B3 (niacin) has two forms, and they behave differently. Nicotinic acid, the form sometimes used in high-dose supplements, has an upper limit of just 10 mg per day based on the flushing reaction it triggers: a sudden, uncomfortable warmth and reddening of the skin. At very high doses (3 grams or more daily), it can cause serious liver damage, digestive problems, and impaired blood sugar control. The other form, nicotinamide, is better tolerated, with an upper limit around 900 mg per day for adults.
Supplemental folic acid (the synthetic form of B9) has an upper limit of 1 mg per day. The concern isn’t direct toxicity but rather that high folic acid intake can mask a B12 deficiency by correcting the anemia it causes while allowing the neurological damage to progress undetected.
Who Benefits From a B Complex Supplement
A B complex supplement combines all eight vitamins in a single pill, typically at or above 100% of the recommended daily amounts. For the average person eating a balanced diet, supplementation is unnecessary. Your body will simply excrete what it doesn’t need.
Supplementation makes the most sense for people in higher-risk categories: vegans and vegetarians (particularly for B12), adults over 60, pregnant women (particularly for folate), people with digestive conditions that impair absorption, and those who regularly consume alcohol.

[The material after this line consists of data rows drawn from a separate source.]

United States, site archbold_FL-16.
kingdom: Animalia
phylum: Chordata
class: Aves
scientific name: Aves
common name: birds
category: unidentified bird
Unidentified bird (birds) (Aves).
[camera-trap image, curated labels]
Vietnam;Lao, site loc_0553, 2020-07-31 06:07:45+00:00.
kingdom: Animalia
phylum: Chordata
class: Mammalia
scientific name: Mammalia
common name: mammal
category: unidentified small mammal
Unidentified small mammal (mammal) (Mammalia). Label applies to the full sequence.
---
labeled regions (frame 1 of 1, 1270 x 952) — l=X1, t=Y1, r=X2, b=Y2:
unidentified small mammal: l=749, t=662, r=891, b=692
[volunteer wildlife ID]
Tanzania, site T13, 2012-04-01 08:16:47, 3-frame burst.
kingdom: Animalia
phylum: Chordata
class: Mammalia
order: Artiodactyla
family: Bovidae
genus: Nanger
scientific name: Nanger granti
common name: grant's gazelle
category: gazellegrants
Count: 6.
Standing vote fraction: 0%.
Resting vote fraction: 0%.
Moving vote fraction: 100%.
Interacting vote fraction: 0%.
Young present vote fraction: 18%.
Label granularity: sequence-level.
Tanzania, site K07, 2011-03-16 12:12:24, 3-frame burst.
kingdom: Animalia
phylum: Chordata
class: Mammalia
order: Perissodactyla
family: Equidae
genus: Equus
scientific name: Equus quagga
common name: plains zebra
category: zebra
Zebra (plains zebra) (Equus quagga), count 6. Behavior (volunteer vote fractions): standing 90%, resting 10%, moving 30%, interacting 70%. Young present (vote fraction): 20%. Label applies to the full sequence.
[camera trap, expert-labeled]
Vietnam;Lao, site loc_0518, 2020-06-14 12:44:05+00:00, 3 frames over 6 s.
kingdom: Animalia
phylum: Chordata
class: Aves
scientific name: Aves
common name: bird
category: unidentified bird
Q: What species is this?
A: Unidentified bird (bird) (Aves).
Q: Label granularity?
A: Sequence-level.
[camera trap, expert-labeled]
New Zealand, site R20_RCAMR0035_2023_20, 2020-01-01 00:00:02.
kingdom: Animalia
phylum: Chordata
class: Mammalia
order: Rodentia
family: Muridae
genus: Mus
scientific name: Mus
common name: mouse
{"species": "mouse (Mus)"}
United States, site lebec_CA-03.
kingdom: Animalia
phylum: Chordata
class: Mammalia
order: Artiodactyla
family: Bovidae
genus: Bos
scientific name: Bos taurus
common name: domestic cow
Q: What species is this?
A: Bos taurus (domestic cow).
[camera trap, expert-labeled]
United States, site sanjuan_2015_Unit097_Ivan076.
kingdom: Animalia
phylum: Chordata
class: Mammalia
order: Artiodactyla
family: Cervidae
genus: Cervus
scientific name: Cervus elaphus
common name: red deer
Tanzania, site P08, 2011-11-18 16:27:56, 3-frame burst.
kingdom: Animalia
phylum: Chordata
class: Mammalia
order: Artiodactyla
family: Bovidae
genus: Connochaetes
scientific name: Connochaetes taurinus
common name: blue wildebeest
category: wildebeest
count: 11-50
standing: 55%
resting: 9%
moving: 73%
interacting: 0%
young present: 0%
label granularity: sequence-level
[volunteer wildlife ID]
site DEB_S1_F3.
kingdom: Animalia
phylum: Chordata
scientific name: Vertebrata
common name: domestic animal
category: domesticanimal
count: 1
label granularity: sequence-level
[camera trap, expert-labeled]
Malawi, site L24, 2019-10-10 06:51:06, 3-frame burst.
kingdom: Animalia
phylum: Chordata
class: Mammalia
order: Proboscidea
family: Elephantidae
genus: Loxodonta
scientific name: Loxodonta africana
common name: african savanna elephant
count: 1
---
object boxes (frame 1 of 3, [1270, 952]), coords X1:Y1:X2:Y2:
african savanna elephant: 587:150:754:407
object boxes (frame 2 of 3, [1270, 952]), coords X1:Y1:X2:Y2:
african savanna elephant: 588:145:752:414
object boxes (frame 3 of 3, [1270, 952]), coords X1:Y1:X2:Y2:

People taking certain medications that deplete B vitamins, such as some acid-reducing drugs or certain diabetes medications, may also benefit.
If you’re considering a supplement, look at the dose of each individual vitamin on the label. More isn’t always better, especially for B6 and B3, where excessive doses carry real risks. A product providing 100% to 200% of the daily value for each vitamin is generally sufficient for filling gaps without approaching upper limits.